Tuesday, October 7, 2025

Everyone wants answers for former rugby players like Lewis Moody but they are hard to come by | Andy Bull

Some studies find an increased MND risk for rugby players, others show the risk is equally high for others. The only way forward is more research

Everyone wants answers for former rugby players like Lewis Moody but they are hard to come by | Andy Bull

Lewis Moody, 47, is the latest in a long line of players who has been diagnosed with a neurodegenerative disease that may or may not be linked to his career in collision sport. Over the past decade I’ve interviewed more of these men, and their friends and families, than I ever wanted to. Many of them chose to first reveal their diagnoses in the Guardian. First there’s the shock, then the sorrow, then the expressions of sympathy and support. And after all that, a lot of hard questions that are left unaddressed.

The one thing everyone involved wants is clear answers, and unfortunately, they are very hard to come by. The current science can only tell you so much. The Motor Neurone Disease Association’s position is that the latest research suggests a correlation between traumatic brain injuries and MND, but that the same research has not proven that traumatic brain injuries are a cause of MND. Such injuries are just one on a long list of genetic factors and environmental factors.

Related: There are good guys and then there is Lewis Moody – MND has cruelly singled out the bravest of men | Robert Kitson

Studies have found possible links with electrical trauma, mechanical trauma, high levels of exercise, exposure to assorted heavy metals and agricultural chemicals, and, yes, concussions and other traumatic brain injuries that occurred while playing sport.

A 2022 study on a group of more than 400 former international rugby players found that their risk of MND was 15 times greater than the members of the general public who also participated. But then similar studies have also shown that the risks are just as high, or higher again, among cohorts of farmers and veterans. The difference is that their stories don’t lead the news. Moody is one of more than 2,100 people in the UK who will be diagnosed with the disease this year. If there’s a public perception that rugby players are especially prone to the disease, it is partly because the players who have been diagnosed have done so much to raise awareness about it.

The more you learn, the more you know you have to learn. Last year another study, out of Durham University, was widely misreported as having found that “players who have suffered multiple concussions had biological differences that make them more prone to developing MND”. According to the team who actually worked on it, it did nothing of the sort.

The science is never straightforward. As the MND Association says, the evidence “has often been conflicting and clear conclusions cannot be given”. They also point out that the numbers involved in some of the studies themselves are so small that it is impossible to rule out random chance as a factor in the findings. No one wants to scaremonger people out of playing. Over a decade of reporting on traumatic brain injuries in sport, and rugby union in particular, I’ve found that the only thing two scientists in the field are likely to agree on is that we need to do more research. They ask for longer studies, bigger studies and better-funded studies.
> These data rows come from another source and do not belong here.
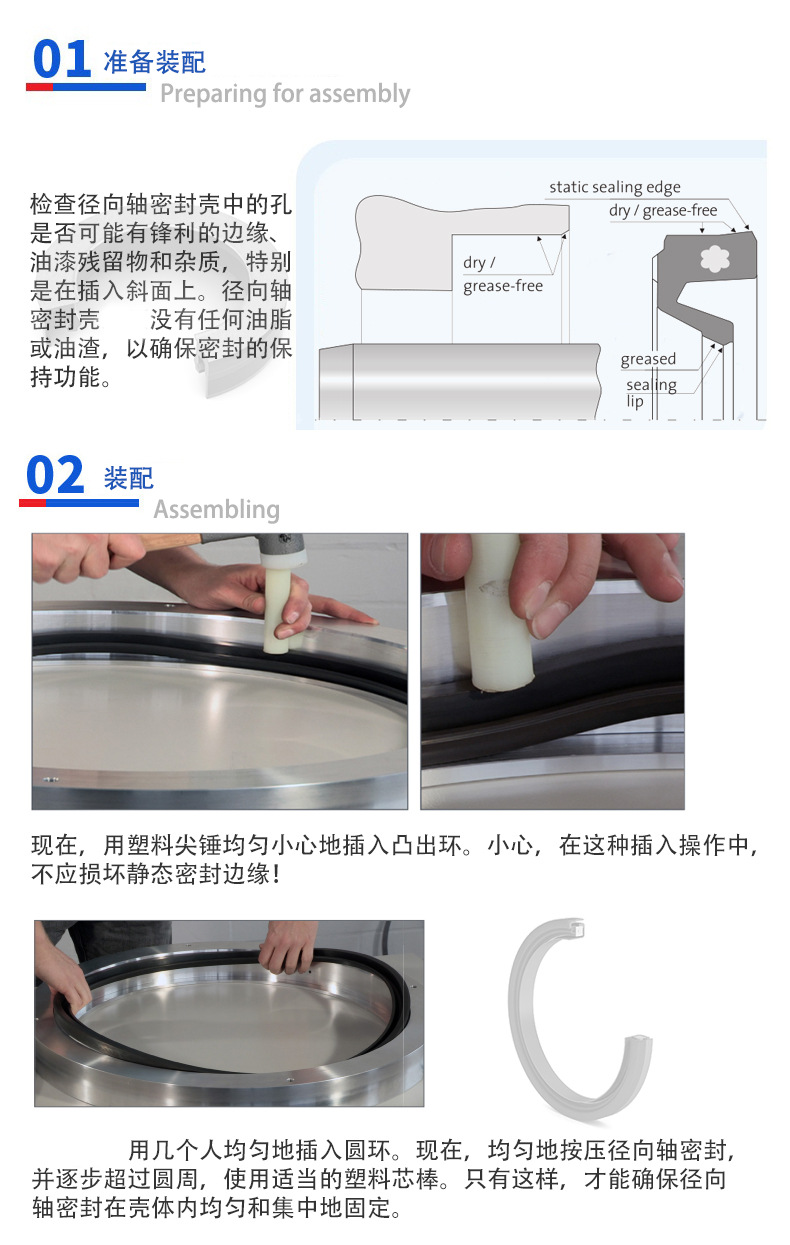 01 准备装配
Preparing for assembly

检查径向轴密封壳中的孔是否可能有锋利的边缘、油漆残留物和杂质，特别是在插入斜面上。径向轴密封壳 没有任何油脂或油渣，以确保密封的保持功能。

static sealing edge
dry / grease-free
dry / grease-free
greased
sealing lip

02 装配
Assembling

现在，用塑料尖锤均匀小心地插入凸出环。小心，在这种插入操作中，不应损坏静态密封边缘！

用几个人均匀地插入圆环。现在，均匀地按压径向轴密封，并逐步超过圆周，使用适当的塑料芯棒。只有这样，才能确保径向轴密封在壳体内均匀和集中地固定。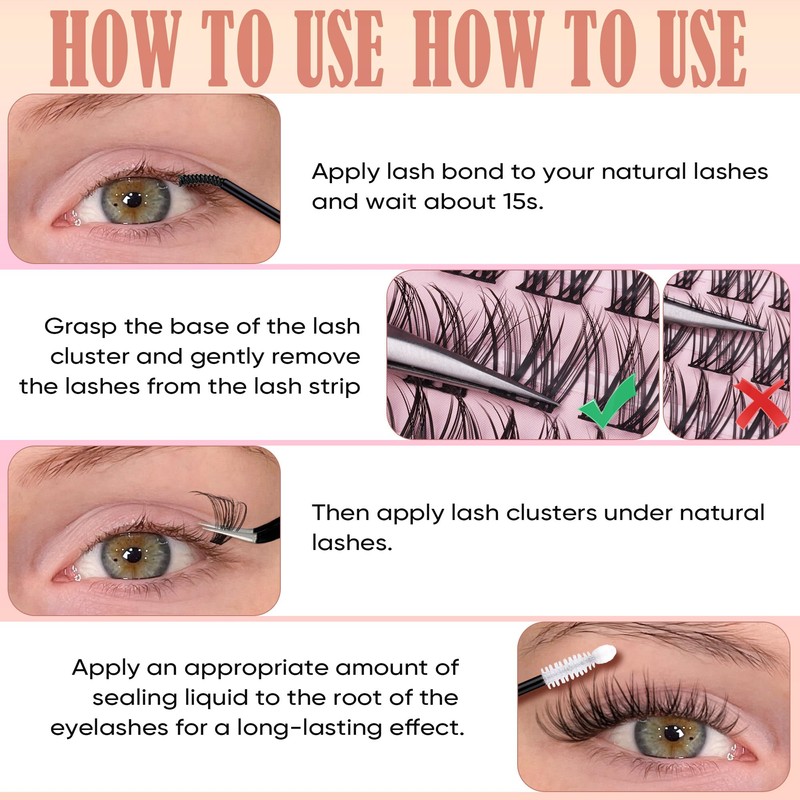 HOW TO USE HOW TO USE

Apply lash bond to your natural lashes and wait about 15s.

Grasp the base of the lash cluster and gently remove the lashes from the lash strip

Then apply lash clusters under natural lashes.

Apply an appropriate amount of sealing liquid to the root of the eyelashes for a long-lasting effect.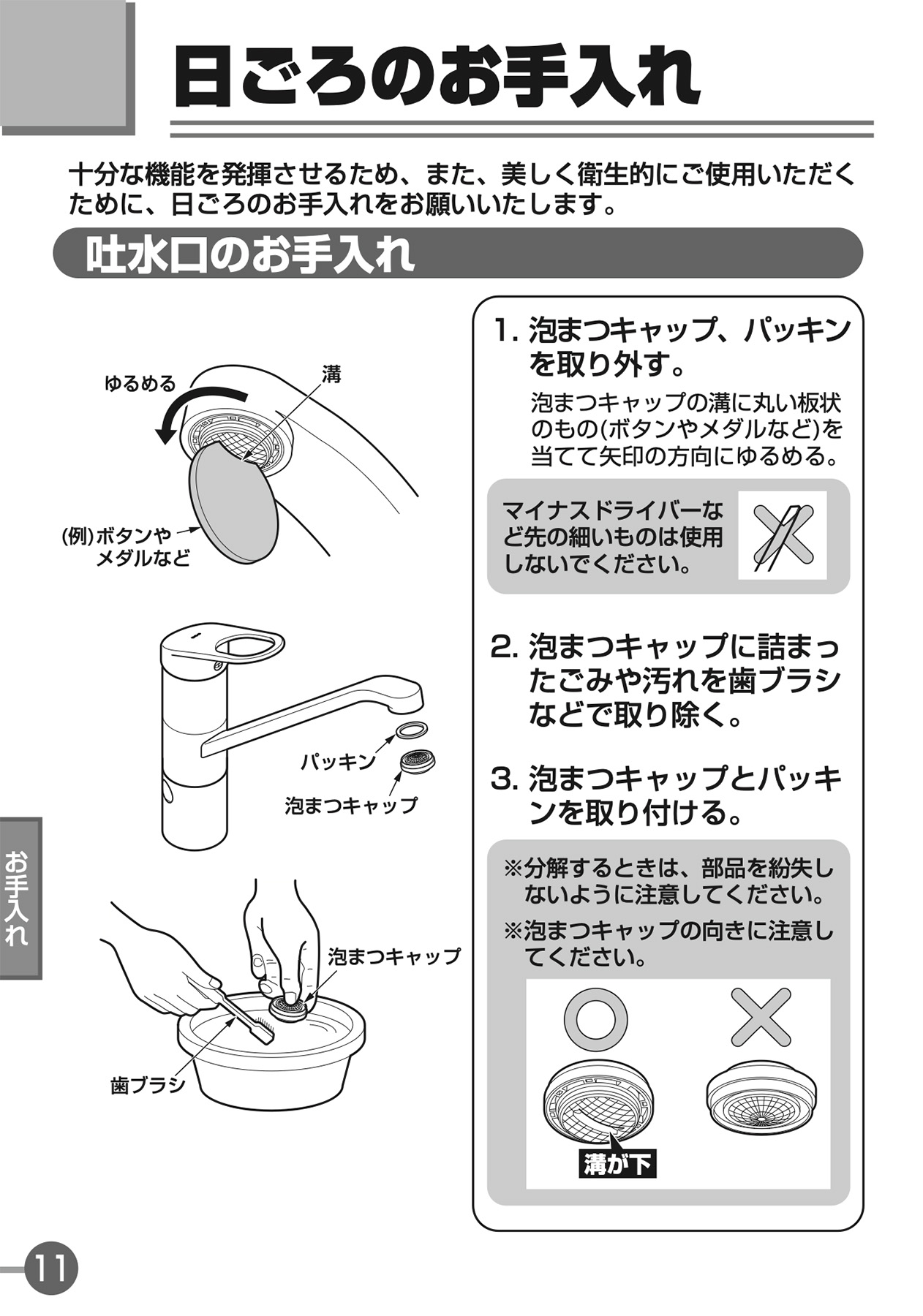 日ごろのお手入れ

十分な機能を発揮させるため、また、美しく衛生的にご使用いただくために、日ごろのお手入れをお願いいたします。

吐水口のお手入れ

ゆるめる

溝

(例)ボタンやメダルなど

パッキン

泡まつキャップ

泡まつキャップ

歯ブラシ

1. 泡まつキャップ、パッキンを取り外す。

泡まつキャップの溝に丸い板状のもの(ボタンやメダルなど)を当てて矢印の方向にゆるめる。

マイナスドライバーなど先の細いものは使用しないでください。

2. 泡まつキャップに詰まったごみや汚れを歯ブラシなどで取り除く。

3. 泡まつキャップとパッキンを取り付ける。

※分解するときは、部品を紛失しないように注意してください。
※泡まつキャップの向きに注意してください。

溝が下

お手入れ

11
In the meantime it’s up to the governing bodies to educate the participants about the potential risks, and provide the best guidance it can on how to mitigate against them. One aspect I have come to believe to be unequivocally true after all this reporting, all those interviews, documents and court hearings, is that rugby union failed to do this in the years after the sport turned professional in 1995.

Moody grew up in that era. If you’ve read this far it should be clear that his diagnosis can’t necessarily be attributed to the brain trauma he suffered during his playing career. And, while he’s said he would go about things differently if he were playing today, he has never joined the group of players taking legal action against the game’s governing bodies for failing to better protect them from the long-term consequences of playing. He has said that he thinks the idea anyone else was to blame for any damage he may have suffered from playing makes him uncomfortable. There are plenty of men he played with and against who disagree with him on that.

There are five other players who have been diagnosed with MND who have joined the three legal actions across league, union and football.

Moody’s own autobiography, Mad Dog, is an invaluable insight into the culture in professional rugby union during this era. He describes being knocked unconscious for five minutes in a match against Tonga in 2007. “The team doc suggested I should come off. I told him where to go,” Moody wrote. “I’d waited this long to get my chance in the World Cup, and there was no way I was walking off after five minutes. A lineout followed and I had no idea what was going off.” He was hit in the head again later in the same game. Moody didn’t just play on each of the following weekends, he even went along on a team outing to Disneyland Paris on the day after the game, and spent the day riding rollercoasters.

“Every loop the loop was torture, every jerk of my car was like having a needle shoved through my head,” Moody wrote. It is unthinkable behaviour now. It shouldn’t have been unthinkable then.